How to Fix a Long Cracked Windshield

How to Fix a Long Cracked Windshield

If you drive a car regularly for an extended time, you will experience an emotional roller coaster’s worth of mishaps and untimely situations. There is a sinking feeling, and probably a gasped “oh no!” when you realise that loud noise has cracked your new windshield. Depending on the damage, or the immediate danger of the crack, your windshield might need a repair or a replacement. How does one make that assessment? There are several questions to consider when making this critical decision.

The windshield in your car is made from a lamination process. A thin layer of vinyl is placed between two large sheets of glass; the three pieces are laminated in a special oven called an autoclave. Immense heat and pressure are applied to the glass and vinyl, creating a sturdy protective shield between you and the road outside. When you are engaged in a severe impact, the glass will shatter, but inner vinyl layer prevents the glass from flying apart by acting as an adhesive.

Types of Damage

You can better assess a repair or a replacement when you know what type of damage is inflicted upon your windshield, and how it affects the layers of the windshield. 

Chips break away a portion of the glass, and typically these surface-level fissures can be repaired if they are small enough. However, a chip may be deep enough to penetrate the vinyl layer, which might call for a replacement. 

A crack can usually grow from a chip, even if that chip is surface level. It is best to repair any chips in your windshield immediately. A crack, unlike a typically small chip, is a line in the windshield where a piece of the glass has begun to separate. Cracks usually start small but absolutely can grow into a more significant issue.

● **DATASET EXCERPT**:
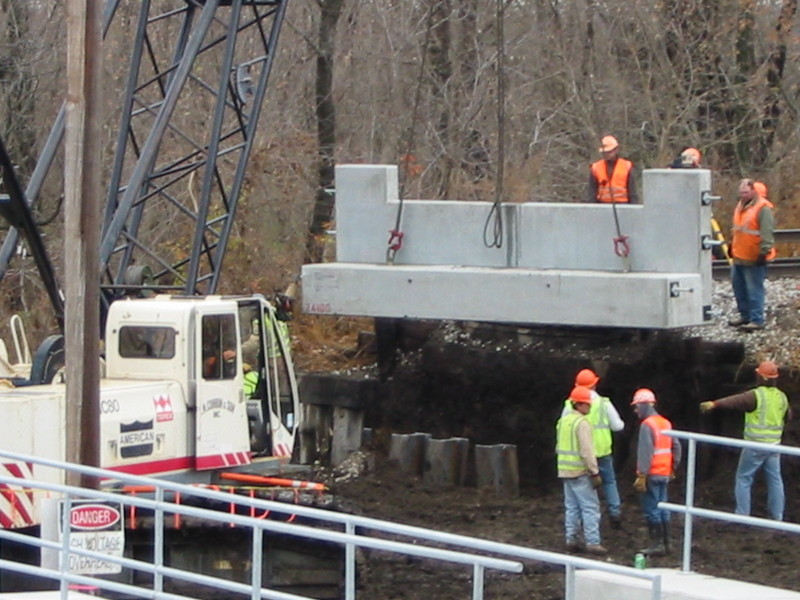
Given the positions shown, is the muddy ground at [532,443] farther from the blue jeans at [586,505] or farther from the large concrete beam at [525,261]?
the large concrete beam at [525,261]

● **GIVEN TASK 1**:
According to the windshield text, what is the special oven used to laminate the glass and vinyl called?
● **GIVEN TASK 2**:
Carry the cracked windshield text on past its final sentence.
The material has nothing to do with this work.

● **OUTPUT 1**:
An autoclave.

● **OUTPUT 2**:
A crack in the windshield can be caused by anything from a deep chip, too much weight applied to the windshield or dramatic changes in temperature which cause the glass to contract and expand. These conditions can also cause a previous crack to speed up its process until a small crack has grown to a massive crack across your entire windshield.

It is not uncommon to see an array of chips or cracks in your windshield due to the daily wear and tear we put on our cars. Never make any assumptions or judgments on your own; refer to an auto glass professional to hear their input before making a decision.

Should I Repair My Windshield?

Compared to replacing an entire windshield, you can guess that a couple of repairs are significantly cheaper. However, is it the safer option of the two? It genuinely depends on the size, depth, location, quantity and type of impairment. The ability to repair large chips and cracks is consistently advancing and changing with the improvement of the industry: it is becoming easier and quicker to make more concrete repairs to windshield flaws.

The National Windshield Repair Association has specified the maximum parameters of damage repair is limited to a three-inch chip and a crack up to fourteen inches long. If your damage exceeds these limitations, it might be too deep to perform a windshield repair. This is especially true if the chip or crack is on the driver’s side of the windshield, as this could significantly impair the safety of the driver.

Should I Replace My Windshield?

Sometimes, it isn’t always apparent that a windshield needs to be replaced. A windshield can be repaired only so many times before the glass sandwich is in dire need of replacement. There is a general rule to follow: if you have more than three cracks anywhere on your windshield, it is highly likely that it is time for that windshield to be replaced. In the car, safety is an essential factor. Three or more cracks in the windshield pose an immense safety hazard, as this inflicts damage on the structural integrity of the windshield (a necessary part of the car’s safety).

A windshield replacement should primarily be considered if there is significant damage to the driver’s side of the windshield. A repair, whether it is good or not, could leave residual markings which have the potential to impair the driver’s vision. According to Daniel Snow from Glass.com, you should consider replacing your windshield if:

  • The glass is tempered, not laminated.
  • The crack is longer than a dollar bill.
  • The crack/chip has penetrated more than halfway into the windshield.
  • The crack/chip extends to the outside edge of the windshield.

Otherwise, a repair might be sufficient for your needs.